- _Tasks to carry out_
(a) In the Canucks article, what record does Vancouver have on the road?
(b) Print the passage of the Canucks article starting at "After the Lightning, the" and ending at "future looked dark.".
(c) Summarize the Canucks article in two sentences.

Skip to main content
Access every election story that matters
Enjoy unlimited digital access
$1.99
per week for 24 weeks
Access every election story that matters
Enjoy unlimited digital access
$1.99
per week
for 24 weeks
// //

Vancouver Canucks forward Antoine Roussel celebrates a goal against the New York Rangers at Rogers Arena in Vancouver on Jan. 4, 2020.

Anne-Marie Sorvin/USA TODAY Sports via Reuters

The Vancouver Canucks are packing a seven-game win streak in their suitcase and heading out on the road.

The winning span is the longest in six years for Vancouver. It has left the Canucks feeling good about themselves and their chances of ending a four-year NHL playoff drought.

Six of the victories have come at home, with the other in Calgary, just a 90-minute flight away. Their coming five-game swing, which begins Tuesday against the Tampa Bay Lightning, who have also won seven straight, will be a test of Vancouver’s ability to win three-time zones away from Rogers Arena.

Story continues below advertisement

“It’s an important road trip,” captain Bo Horvat said. “It’s going to be really big for us. We are playing well at home, but we have to find ways to win on the road as well.”

Forward Antoine Roussel said the eastern swing will be a good yardstick for the Canucks, who won’t have the last change to get the on-ice matchups they want.

“The game is different to win on the road,” said Roussel, who scored in a 2-1 win over the New York Rangers Saturday for his fifth goal in 14 games since returning from a knee injury. “If you don’t control the matchup, you [don’t] control some of the outcome of the game.

“It’s going to be cool to challenge ourselves. It’s exciting.”

Heading into Monday night, the Canucks’ 23-15-4 record leaves them third in the Pacific Division, two points behind Vegas and one ahead of Edmonton. Vancouver sat sixth in the Western Conference standings.

The Canucks are 14-5-3 at home, fifth best in the league, but their 9-10-1 road records leaves them 24th.

After the Lightning, the Canucks play the Florida Panthers on Thursday, then the Sabres in Buffalo Saturday. The trip ends against a pair of Western Conference opponents, with games in Minnesota on Jan. 12 and Winnipeg on Jan. 14.

Story continues below advertisement

“It’s going to be a tough trip,” said defenceman Chris Tanev, one of two players left from Vancouver’s Game 7 loss to Boston in the 2011 Stanley Cup final. “A lot of travel against some good teams.

“It’s going to be a challenge, especially toward the end when you are a little more tired. We’re playing conference opponents that are also in the hunt for the playoffs. Those games are going to be huge.”

Just a few weeks ago Vancouver’s future looked dark.

A 3-1 defeat at home to the Montreal Canadiens on Dec. 17 was the Canucks’ third consecutive loss and fourth in five games. After beginning December in a playoff spot, Vancouver had sunk to 11th in the Western Conference and were four points back of Calgary for the final wild-card spot in the West.

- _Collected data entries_

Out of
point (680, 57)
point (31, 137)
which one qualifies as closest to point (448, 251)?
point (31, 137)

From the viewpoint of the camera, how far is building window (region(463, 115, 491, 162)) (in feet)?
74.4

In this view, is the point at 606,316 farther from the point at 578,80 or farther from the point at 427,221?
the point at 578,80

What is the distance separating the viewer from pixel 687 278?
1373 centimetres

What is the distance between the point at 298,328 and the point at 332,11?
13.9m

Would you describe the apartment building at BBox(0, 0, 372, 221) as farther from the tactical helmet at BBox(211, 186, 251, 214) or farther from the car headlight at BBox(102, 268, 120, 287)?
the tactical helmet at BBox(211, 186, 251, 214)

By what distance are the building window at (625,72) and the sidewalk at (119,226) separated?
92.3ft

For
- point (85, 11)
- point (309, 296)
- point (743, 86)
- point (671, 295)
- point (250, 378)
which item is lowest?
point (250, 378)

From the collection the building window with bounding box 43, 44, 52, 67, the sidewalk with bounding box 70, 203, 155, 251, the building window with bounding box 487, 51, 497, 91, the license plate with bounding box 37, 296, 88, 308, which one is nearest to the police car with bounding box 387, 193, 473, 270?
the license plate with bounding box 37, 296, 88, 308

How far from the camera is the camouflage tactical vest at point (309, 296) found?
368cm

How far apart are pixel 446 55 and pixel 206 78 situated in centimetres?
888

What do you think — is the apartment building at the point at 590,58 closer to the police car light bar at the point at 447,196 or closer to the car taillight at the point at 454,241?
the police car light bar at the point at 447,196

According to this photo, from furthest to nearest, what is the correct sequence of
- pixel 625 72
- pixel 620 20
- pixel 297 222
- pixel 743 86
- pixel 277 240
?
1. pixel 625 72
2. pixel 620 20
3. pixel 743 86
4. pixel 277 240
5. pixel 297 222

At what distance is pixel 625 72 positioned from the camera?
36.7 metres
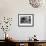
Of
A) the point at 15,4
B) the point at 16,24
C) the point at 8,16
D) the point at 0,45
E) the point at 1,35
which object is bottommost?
the point at 0,45

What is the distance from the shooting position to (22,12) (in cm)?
433

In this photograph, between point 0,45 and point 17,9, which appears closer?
point 0,45

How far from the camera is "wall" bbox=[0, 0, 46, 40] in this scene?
4312 millimetres

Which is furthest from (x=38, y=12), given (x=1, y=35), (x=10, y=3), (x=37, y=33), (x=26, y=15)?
(x=1, y=35)

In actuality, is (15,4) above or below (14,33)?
above

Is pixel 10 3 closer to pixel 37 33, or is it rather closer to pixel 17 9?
pixel 17 9

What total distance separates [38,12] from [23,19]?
1.83 feet

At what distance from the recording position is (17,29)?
4320 mm

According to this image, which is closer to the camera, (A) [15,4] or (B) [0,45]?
(B) [0,45]

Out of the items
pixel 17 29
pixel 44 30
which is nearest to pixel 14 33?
pixel 17 29

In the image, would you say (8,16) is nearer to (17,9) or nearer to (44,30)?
(17,9)

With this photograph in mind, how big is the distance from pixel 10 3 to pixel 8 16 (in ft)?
1.46

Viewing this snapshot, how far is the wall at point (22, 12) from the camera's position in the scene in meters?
4.31

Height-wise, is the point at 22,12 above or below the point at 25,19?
above
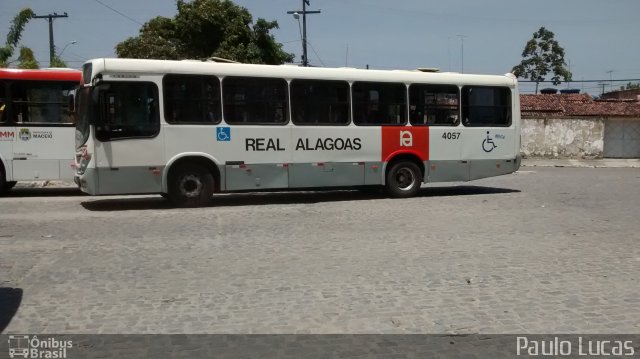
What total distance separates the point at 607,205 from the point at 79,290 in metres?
11.2

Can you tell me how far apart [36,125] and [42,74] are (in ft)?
4.10

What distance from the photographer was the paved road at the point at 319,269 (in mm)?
4910

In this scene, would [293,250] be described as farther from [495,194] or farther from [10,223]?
[495,194]

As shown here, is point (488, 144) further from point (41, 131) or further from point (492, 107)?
point (41, 131)

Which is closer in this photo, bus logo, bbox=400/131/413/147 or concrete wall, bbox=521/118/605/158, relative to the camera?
bus logo, bbox=400/131/413/147

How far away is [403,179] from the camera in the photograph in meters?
14.1

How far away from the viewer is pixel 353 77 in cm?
1327

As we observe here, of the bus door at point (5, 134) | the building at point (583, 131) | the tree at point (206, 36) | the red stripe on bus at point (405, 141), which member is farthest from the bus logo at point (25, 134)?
the building at point (583, 131)

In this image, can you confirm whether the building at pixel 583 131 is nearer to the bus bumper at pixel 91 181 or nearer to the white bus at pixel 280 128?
the white bus at pixel 280 128

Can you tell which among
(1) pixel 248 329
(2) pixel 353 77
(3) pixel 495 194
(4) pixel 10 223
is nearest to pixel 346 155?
(2) pixel 353 77

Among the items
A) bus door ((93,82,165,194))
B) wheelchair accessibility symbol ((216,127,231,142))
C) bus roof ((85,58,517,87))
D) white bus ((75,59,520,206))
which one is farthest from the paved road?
bus roof ((85,58,517,87))

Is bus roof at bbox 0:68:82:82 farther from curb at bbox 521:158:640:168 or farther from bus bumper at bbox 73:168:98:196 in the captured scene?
curb at bbox 521:158:640:168

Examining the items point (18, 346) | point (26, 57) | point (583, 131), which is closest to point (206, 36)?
point (26, 57)

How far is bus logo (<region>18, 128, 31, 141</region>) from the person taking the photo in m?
14.0
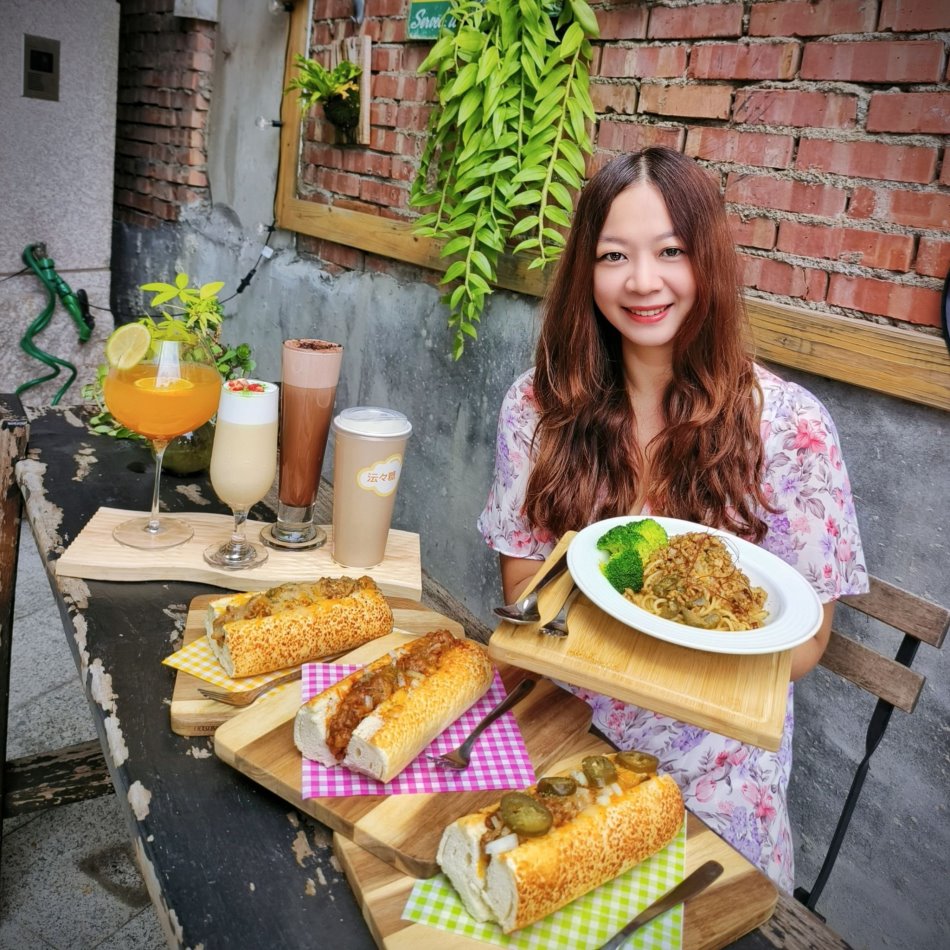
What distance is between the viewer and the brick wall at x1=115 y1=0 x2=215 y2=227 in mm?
5016

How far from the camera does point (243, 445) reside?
1627 millimetres

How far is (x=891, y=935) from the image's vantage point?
213 cm

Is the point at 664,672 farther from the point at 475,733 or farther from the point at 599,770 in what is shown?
the point at 475,733

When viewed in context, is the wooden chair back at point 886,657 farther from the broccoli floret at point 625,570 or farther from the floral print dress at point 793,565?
the broccoli floret at point 625,570

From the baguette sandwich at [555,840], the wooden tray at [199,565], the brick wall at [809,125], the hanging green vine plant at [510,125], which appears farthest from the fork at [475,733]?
the hanging green vine plant at [510,125]

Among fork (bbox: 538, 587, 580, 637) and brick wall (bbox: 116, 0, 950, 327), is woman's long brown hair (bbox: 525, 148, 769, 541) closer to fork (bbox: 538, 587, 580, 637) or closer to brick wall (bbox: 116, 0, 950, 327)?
brick wall (bbox: 116, 0, 950, 327)

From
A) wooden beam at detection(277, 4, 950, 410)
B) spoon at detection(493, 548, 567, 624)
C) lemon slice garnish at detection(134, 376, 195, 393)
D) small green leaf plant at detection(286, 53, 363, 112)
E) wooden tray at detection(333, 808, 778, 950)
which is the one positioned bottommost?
wooden tray at detection(333, 808, 778, 950)

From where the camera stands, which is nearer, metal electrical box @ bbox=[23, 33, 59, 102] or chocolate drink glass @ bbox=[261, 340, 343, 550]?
chocolate drink glass @ bbox=[261, 340, 343, 550]

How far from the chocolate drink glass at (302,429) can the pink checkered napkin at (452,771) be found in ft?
1.87

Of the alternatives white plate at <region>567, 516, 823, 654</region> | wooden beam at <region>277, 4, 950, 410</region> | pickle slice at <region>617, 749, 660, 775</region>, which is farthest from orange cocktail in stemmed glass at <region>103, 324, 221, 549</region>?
wooden beam at <region>277, 4, 950, 410</region>

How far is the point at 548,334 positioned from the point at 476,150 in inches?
47.1

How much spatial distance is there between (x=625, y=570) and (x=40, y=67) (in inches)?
196

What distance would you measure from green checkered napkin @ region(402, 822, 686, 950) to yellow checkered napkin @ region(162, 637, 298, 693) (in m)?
0.45

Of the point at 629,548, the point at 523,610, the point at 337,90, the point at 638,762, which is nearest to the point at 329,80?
the point at 337,90
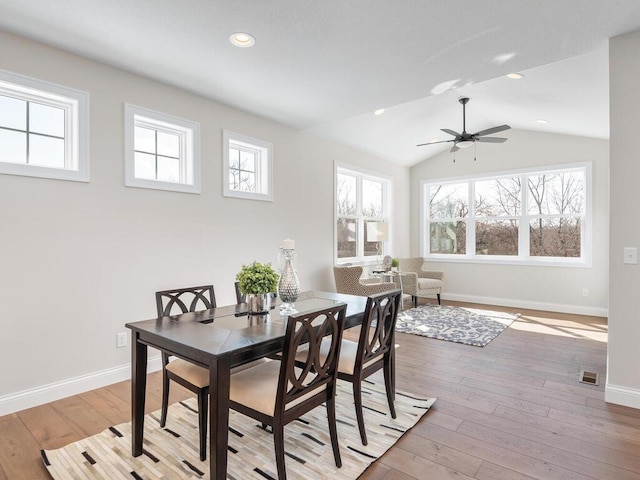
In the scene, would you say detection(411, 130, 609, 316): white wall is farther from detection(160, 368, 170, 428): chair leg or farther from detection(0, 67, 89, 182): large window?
detection(0, 67, 89, 182): large window

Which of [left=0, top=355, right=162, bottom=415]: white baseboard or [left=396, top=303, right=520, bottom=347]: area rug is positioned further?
[left=396, top=303, right=520, bottom=347]: area rug

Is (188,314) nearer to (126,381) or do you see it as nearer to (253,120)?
(126,381)

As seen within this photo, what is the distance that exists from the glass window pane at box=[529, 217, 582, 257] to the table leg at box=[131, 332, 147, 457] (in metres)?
6.39

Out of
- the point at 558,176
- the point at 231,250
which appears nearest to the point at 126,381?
the point at 231,250

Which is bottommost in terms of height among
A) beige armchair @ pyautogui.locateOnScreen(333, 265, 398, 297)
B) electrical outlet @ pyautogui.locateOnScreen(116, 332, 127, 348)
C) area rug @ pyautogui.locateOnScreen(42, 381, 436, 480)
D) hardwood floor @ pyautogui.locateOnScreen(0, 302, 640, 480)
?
hardwood floor @ pyautogui.locateOnScreen(0, 302, 640, 480)

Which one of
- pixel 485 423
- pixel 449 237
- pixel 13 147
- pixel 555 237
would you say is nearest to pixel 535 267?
pixel 555 237

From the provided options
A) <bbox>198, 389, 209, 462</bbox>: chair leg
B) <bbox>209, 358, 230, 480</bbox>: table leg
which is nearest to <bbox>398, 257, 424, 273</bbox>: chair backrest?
<bbox>198, 389, 209, 462</bbox>: chair leg

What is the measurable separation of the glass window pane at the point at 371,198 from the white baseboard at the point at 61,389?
4553 millimetres

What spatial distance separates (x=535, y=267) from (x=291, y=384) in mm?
5752

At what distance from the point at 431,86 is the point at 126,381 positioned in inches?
152

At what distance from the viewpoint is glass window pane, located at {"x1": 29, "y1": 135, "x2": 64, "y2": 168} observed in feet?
9.23

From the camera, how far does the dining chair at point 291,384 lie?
1758 mm

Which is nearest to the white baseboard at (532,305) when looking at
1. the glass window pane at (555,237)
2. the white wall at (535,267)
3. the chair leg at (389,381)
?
the white wall at (535,267)

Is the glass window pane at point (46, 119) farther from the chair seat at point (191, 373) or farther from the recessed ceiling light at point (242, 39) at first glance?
the chair seat at point (191, 373)
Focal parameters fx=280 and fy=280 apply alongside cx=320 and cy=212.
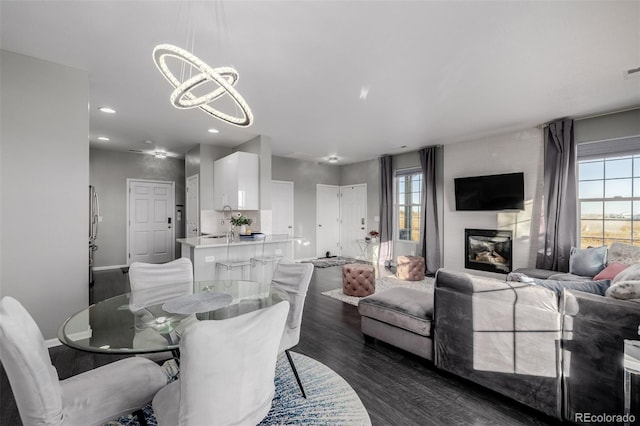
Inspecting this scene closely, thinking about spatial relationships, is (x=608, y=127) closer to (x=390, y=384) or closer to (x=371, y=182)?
(x=371, y=182)

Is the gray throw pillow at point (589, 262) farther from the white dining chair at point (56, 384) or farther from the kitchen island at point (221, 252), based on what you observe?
the white dining chair at point (56, 384)

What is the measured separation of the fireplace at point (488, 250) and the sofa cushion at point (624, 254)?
4.87 ft

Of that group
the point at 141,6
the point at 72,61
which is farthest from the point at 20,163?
the point at 141,6

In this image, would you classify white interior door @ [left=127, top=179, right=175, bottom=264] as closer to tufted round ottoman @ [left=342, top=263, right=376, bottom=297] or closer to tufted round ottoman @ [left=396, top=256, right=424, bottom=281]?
tufted round ottoman @ [left=342, top=263, right=376, bottom=297]

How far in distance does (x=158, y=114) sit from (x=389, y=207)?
5386mm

- _Outputs in order_
(a) 9-10-1

(b)
After the Lightning, the Canucks play the Florida Panthers on Thursday, then the Sabres in Buffalo Saturday. The trip ends against a pair of Western Conference opponents, with games in Minnesota on Jan. 12 and Winnipeg on Jan. 14.

Story continues below advertisement

“It’s going to be a tough trip,” said defenceman Chris Tanev, one of two players left from Vancouver’s Game 7 loss to Boston in the 2011 Stanley Cup final. “A lot of travel against some good teams.

“It’s going to be a challenge, especially toward the end when you are a little more tired. We’re playing conference opponents that are also in the hunt for the playoffs. Those games are going to be huge.”

Just a few weeks ago Vancouver’s future looked dark.

(c) The Vancouver Canucks, on their longest win streak in six years at seven games, are starting a five-game road trip that begins Tuesday against the Tampa Bay Lightning. Players called the trip important and challenging because the team is 14-5-3 at home but 9-10-1 on the road.